I wish.
I wish I could tell you I was in love. I wish I could let our dreams implode and the words in my heart met your ears like a soothing flood. I wish there was a chance to connect the dots in our minds. Tie our strings together. I feel you light as a feather. A dancing marionette doll that's cut it's strings. I wish you knew me like these four walls.
Nestled in the distant clouds lies a once forgotten heart. She told me she'd wait for me and I let her down. Any words I could think to say just fall from who I am and fade into the distant past of who I've been. No one hears me anymore except the echoes of the therapist's feathered pillows. My voice echoes forth and back again and nothing visceral stays within me long enough to plant a seed. Every seed dies before it grows.

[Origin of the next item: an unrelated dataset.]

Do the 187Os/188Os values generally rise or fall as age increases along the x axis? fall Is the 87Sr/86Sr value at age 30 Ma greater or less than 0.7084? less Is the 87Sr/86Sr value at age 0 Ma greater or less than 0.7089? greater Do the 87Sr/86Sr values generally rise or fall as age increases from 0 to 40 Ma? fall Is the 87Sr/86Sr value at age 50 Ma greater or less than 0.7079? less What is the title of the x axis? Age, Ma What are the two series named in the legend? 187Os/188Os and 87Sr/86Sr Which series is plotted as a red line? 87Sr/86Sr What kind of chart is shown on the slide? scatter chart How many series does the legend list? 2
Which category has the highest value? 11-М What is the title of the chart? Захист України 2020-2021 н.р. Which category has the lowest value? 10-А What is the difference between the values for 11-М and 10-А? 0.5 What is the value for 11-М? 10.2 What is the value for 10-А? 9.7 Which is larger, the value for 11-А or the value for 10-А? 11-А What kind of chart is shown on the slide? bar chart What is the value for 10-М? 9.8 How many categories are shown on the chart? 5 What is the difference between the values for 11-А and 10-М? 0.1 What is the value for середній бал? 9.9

She spoke softly to me so as not to hurt my healing heart. "You've said too much; hold your tongue before it's bruised by your chattering teeth." And yet I hadn't said enough. The problem wasn't too much, it was the distance between words. Why can't I speak more before the dam is constructed? All the feelings, dreams, and wonderings become damed behind the structure within my head. I wish I could tell you more sooner but I'm afraid it's untrue or inadequate. I feel I have to wait until I'm cool and collected. I try to fully understand a vaporous string that is constantly whisking with the wind from one soul to a shuttered song emerging from the shadows.

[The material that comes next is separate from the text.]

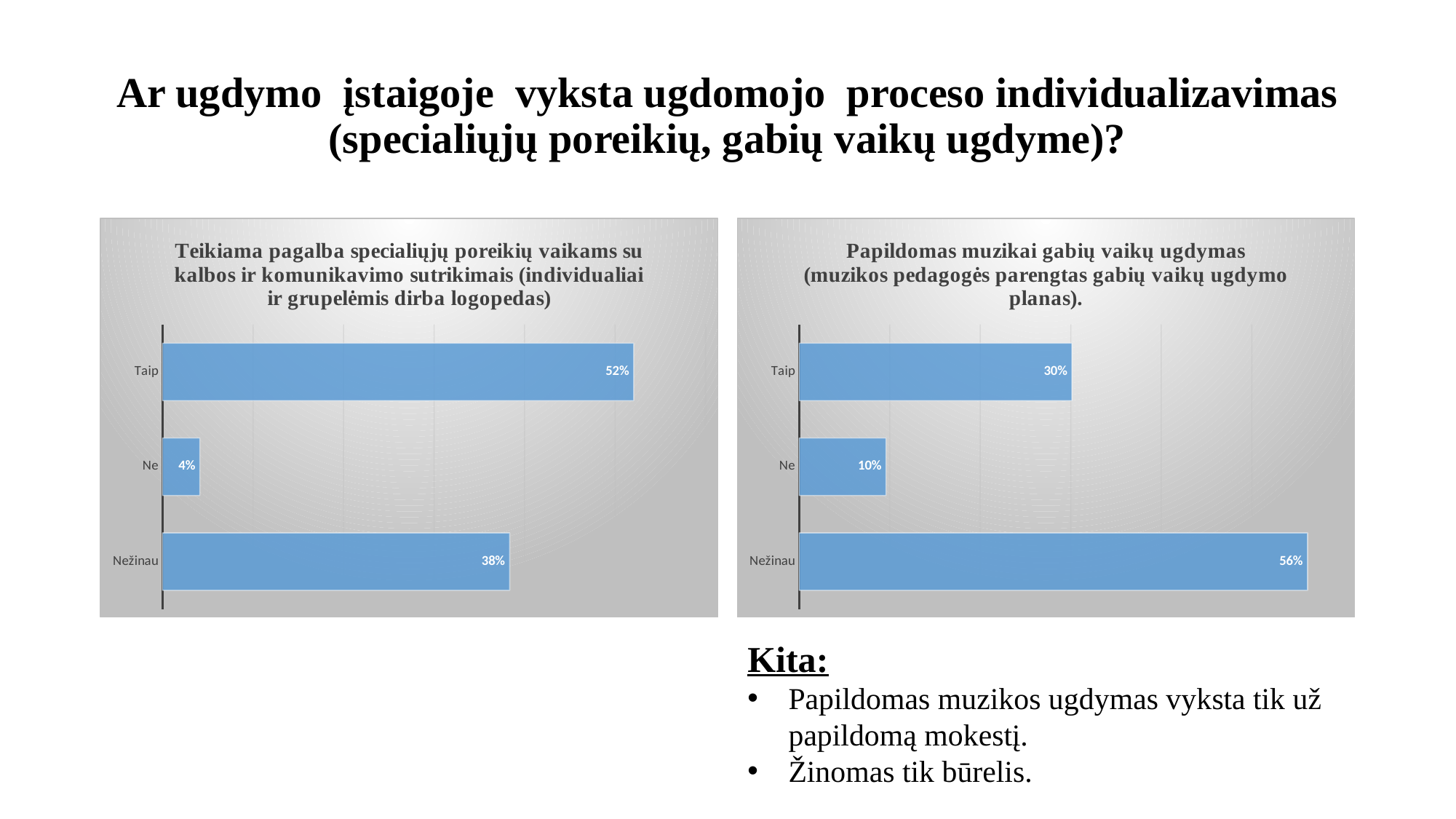
In the right chart (Papildomas muzikai gabių vaikų ugdymas), what is the value for Nežinau? 56% In the left chart (Teikiama pagalba specialiųjų poreikių vaikams...), what is the value for Taip? 52% In the right chart (Papildomas muzikai gabių vaikų ugdymas), what is the difference between the values for Nežinau and Taip? 26% In the left chart (Teikiama pagalba specialiųjų poreikių vaikams...), what is the value for Nežinau? 38% In the right chart (Papildomas muzikai gabių vaikų ugdymas), which category has the lowest value? Ne In the left chart (Teikiama pagalba specialiųjų poreikių vaikams...), which category has the highest value? Taip In the right chart (Papildomas muzikai gabių vaikų ugdymas), which is larger, the value for Taip or the value for Ne? Taip What kind of chart is the left chart (Teikiama pagalba specialiųjų poreikių vaikams...)? Bar chart In the right chart (Papildomas muzikai gabių vaikų ugdymas), which category has the highest value? Nežinau In the left chart (Teikiama pagalba specialiųjų poreikių vaikams...), what is the value for Ne? 4% In the left chart (Teikiama pagalba specialiųjų poreikių vaikams...), what is the difference between the values for Taip and Nežinau? 14% In the right chart (Papildomas muzikai gabių vaikų ugdymas), what is the value for Taip? 30%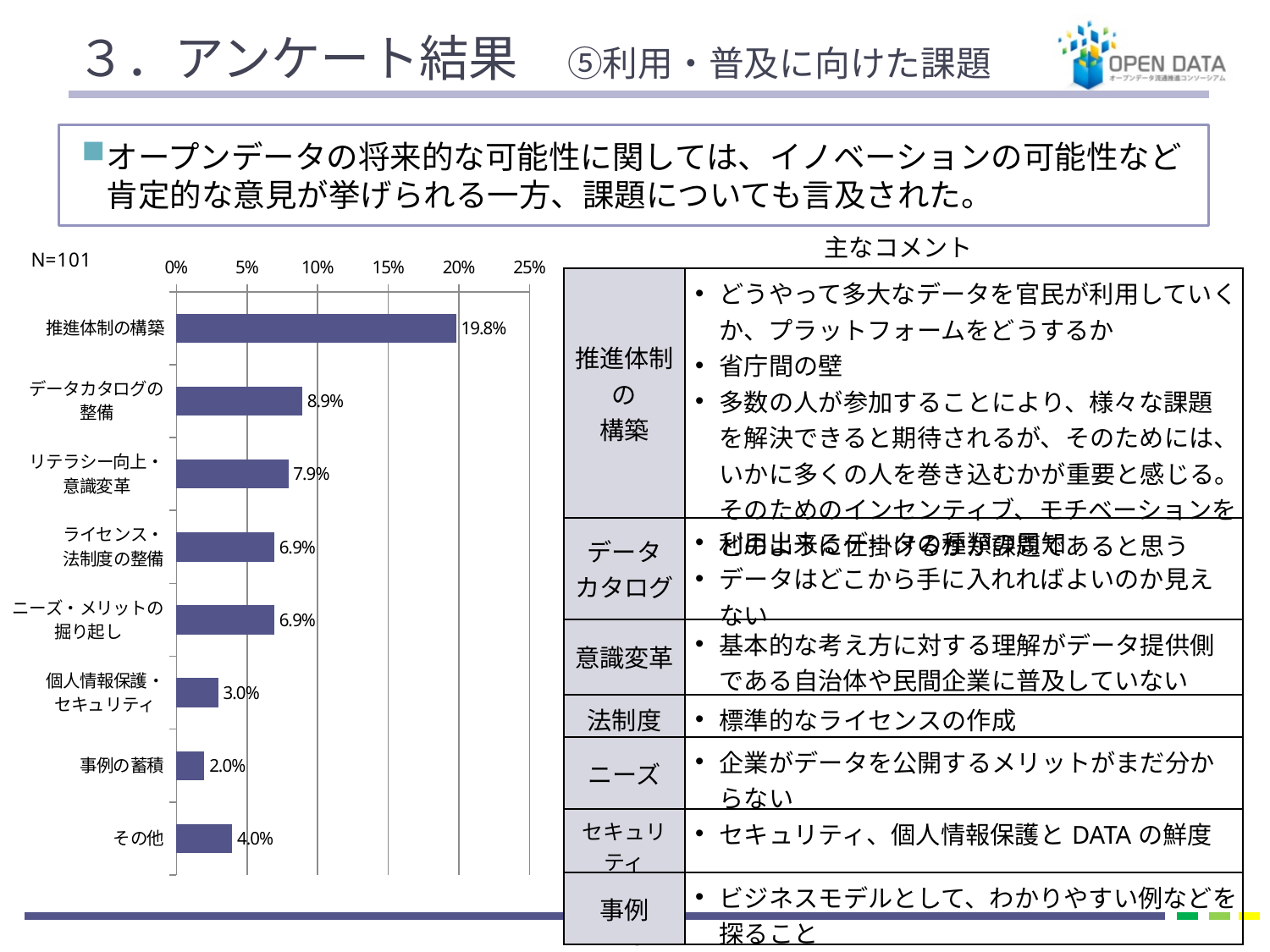
What is the sample size (N) shown next to the chart? N=101 What is the value for データカタログの整備? 8.9% What is the value for その他? 4.0% What is the value for 個人情報保護・セキュリティ? 3.0% Which category has the highest value? 推進体制の構築 What kind of chart is shown on the slide? bar chart Which is larger, the value for リテラシー向上・意識変革 or the value for その他? リテラシー向上・意識変革 Is the value for 推進体制の構築 greater or less than 15%? greater What is the difference between the values for 推進体制の構築 and データカタログの整備? 10.9% How many categories are shown in the bar chart? 8 What is the value for 推進体制の構築? 19.8% Which category has the lowest value? 事例の蓄積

And my life as poetry is more narrative than rhyme scheme and rhythm. It's more faint whispers in the distance rising from my heart's ashes. I'm a blowing breeze and she'll never see me the same. I'm a wandering soul and she sees my chains. Falling down slowly is a miserable fate. She found me in an unlocked prison and was too afraid of losing her wings to pull me out. As I was too afraid of the world outside, I could not let her set me free. My caged comfort feels like freedom so I lie awake with the weight of my mind's eye rising quickly while my heart's eyes run circles in the storm.